===== RECORDS FOR THIS EXERCISE =====

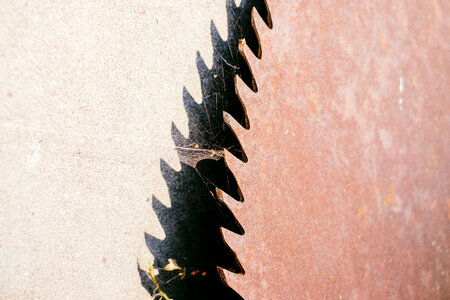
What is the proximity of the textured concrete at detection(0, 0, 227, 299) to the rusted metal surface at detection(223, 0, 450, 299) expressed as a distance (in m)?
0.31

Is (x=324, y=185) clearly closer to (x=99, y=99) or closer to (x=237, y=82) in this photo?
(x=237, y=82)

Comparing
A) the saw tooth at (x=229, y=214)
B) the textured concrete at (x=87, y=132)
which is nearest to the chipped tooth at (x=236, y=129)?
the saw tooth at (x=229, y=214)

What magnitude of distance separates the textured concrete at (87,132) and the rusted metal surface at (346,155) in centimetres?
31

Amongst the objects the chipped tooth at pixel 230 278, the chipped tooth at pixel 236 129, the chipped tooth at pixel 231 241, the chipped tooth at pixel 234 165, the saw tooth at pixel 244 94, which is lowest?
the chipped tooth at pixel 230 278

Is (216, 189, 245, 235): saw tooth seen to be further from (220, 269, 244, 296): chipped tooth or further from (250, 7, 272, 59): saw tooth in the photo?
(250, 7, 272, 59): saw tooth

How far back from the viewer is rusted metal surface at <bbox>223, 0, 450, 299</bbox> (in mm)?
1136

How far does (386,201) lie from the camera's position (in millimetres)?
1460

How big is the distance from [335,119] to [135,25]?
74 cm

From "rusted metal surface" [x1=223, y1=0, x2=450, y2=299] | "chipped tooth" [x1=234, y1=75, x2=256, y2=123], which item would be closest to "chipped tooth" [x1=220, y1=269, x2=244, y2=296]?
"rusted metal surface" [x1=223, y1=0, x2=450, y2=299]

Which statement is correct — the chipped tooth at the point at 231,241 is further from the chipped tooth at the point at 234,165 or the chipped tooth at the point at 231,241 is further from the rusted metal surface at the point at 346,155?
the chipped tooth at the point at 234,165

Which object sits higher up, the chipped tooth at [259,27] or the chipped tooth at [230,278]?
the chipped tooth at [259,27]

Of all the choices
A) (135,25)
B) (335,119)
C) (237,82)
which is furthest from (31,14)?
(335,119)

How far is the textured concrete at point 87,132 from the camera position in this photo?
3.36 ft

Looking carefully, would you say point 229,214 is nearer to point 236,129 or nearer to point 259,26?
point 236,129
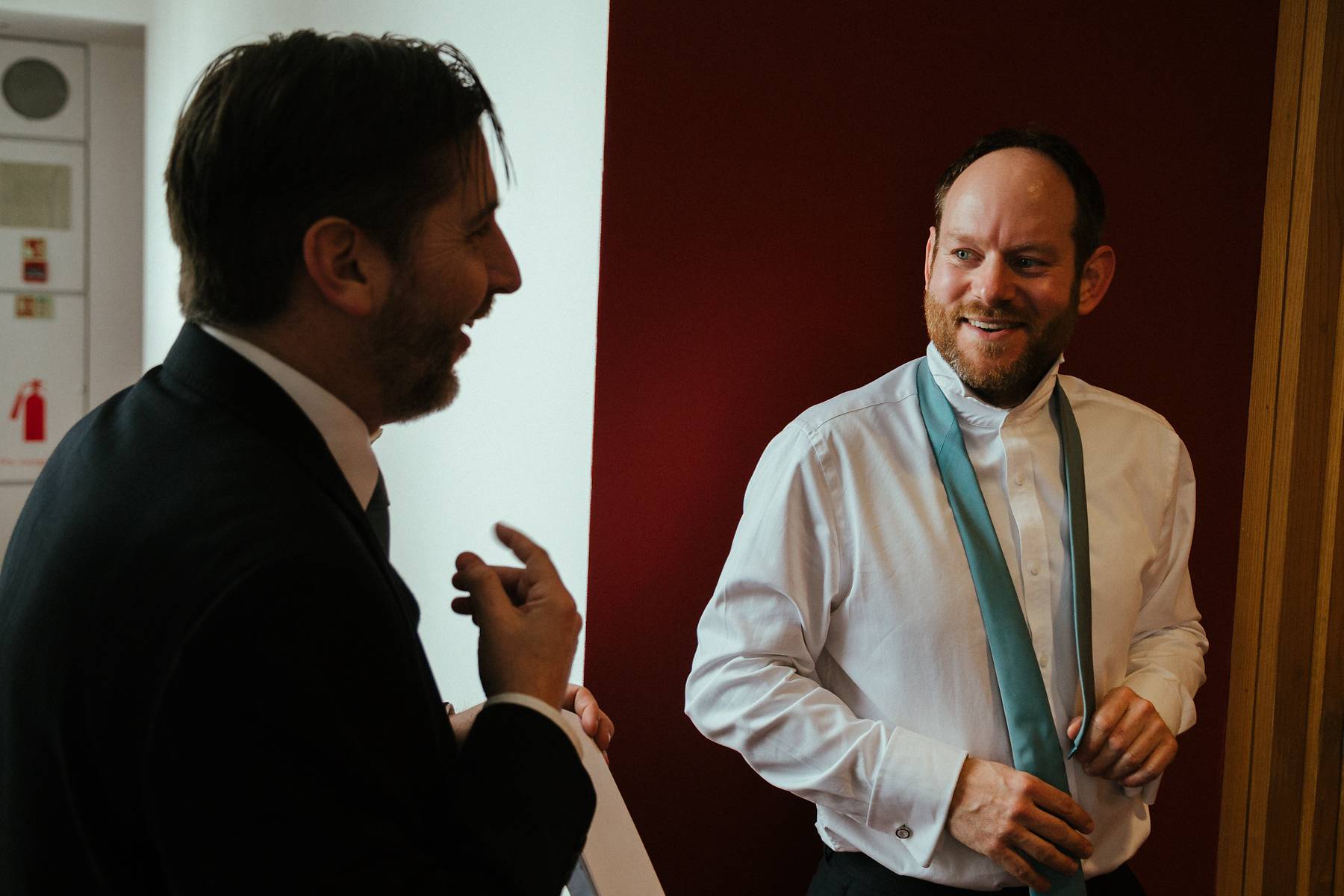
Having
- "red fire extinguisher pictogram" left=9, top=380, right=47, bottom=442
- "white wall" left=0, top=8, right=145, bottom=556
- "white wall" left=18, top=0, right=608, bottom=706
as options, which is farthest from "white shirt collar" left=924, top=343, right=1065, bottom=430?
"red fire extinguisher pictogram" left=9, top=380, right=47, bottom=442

=====

* TASK REQUIREMENTS *
Rewrite all of the records with every occurrence of "textured concrete" replaced by "weathered concrete", keeping everything else the same. Leave the pictures out of your answer.

* RIGHT ANSWER *
What is the proximity of the weathered concrete at detection(0, 0, 227, 299) to the rusted metal surface at detection(223, 0, 450, 299) expressed as a distance (in m)?
0.31

Is (x=324, y=185) clearly closer to (x=99, y=99) or closer to (x=237, y=82) in this photo?
(x=237, y=82)

Comparing
A) the saw tooth at (x=229, y=214)
B) the weathered concrete at (x=87, y=132)
which is nearest to the chipped tooth at (x=236, y=129)?
the saw tooth at (x=229, y=214)

What magnitude of distance separates the weathered concrete at (87,132) and the rusted metal surface at (346,155) in centimetres?
31

Amongst the objects the chipped tooth at pixel 230 278, the chipped tooth at pixel 236 129, the chipped tooth at pixel 231 241, the chipped tooth at pixel 234 165, the saw tooth at pixel 244 94, which is lowest?
the chipped tooth at pixel 230 278

Is (216, 189, 245, 235): saw tooth seen to be further from (220, 269, 244, 296): chipped tooth or further from (250, 7, 272, 59): saw tooth in the photo?
(250, 7, 272, 59): saw tooth

How far back from the viewer is rusted metal surface at <bbox>223, 0, 450, 299</bbox> (in mm)?
1136

How far does (386,201) lie from the camera's position (in millimetres)?
1460

How big is the distance from [335,119] to [135,25]?
74 cm

From "rusted metal surface" [x1=223, y1=0, x2=450, y2=299] | "chipped tooth" [x1=234, y1=75, x2=256, y2=123], which item would be closest to "chipped tooth" [x1=220, y1=269, x2=244, y2=296]?
"rusted metal surface" [x1=223, y1=0, x2=450, y2=299]

Which statement is correct — the chipped tooth at the point at 231,241 is further from the chipped tooth at the point at 234,165 or the chipped tooth at the point at 231,241 is further from the rusted metal surface at the point at 346,155?
the chipped tooth at the point at 234,165

Which object sits higher up, the chipped tooth at [259,27] or the chipped tooth at [230,278]?
the chipped tooth at [259,27]

Of all the choices
A) (135,25)
B) (335,119)
C) (237,82)
which is furthest from (31,14)?
(335,119)

How far is the weathered concrete at point 87,132 from the camera position in this photo?
3.36 ft

Looking carefully, would you say point 229,214 is nearer to point 236,129 or nearer to point 259,26?
point 236,129
Having
- "red fire extinguisher pictogram" left=9, top=380, right=47, bottom=442
- "white wall" left=0, top=8, right=145, bottom=556
- "white wall" left=18, top=0, right=608, bottom=706
as options, which is farthest from "white shirt collar" left=924, top=343, right=1065, bottom=430?
"red fire extinguisher pictogram" left=9, top=380, right=47, bottom=442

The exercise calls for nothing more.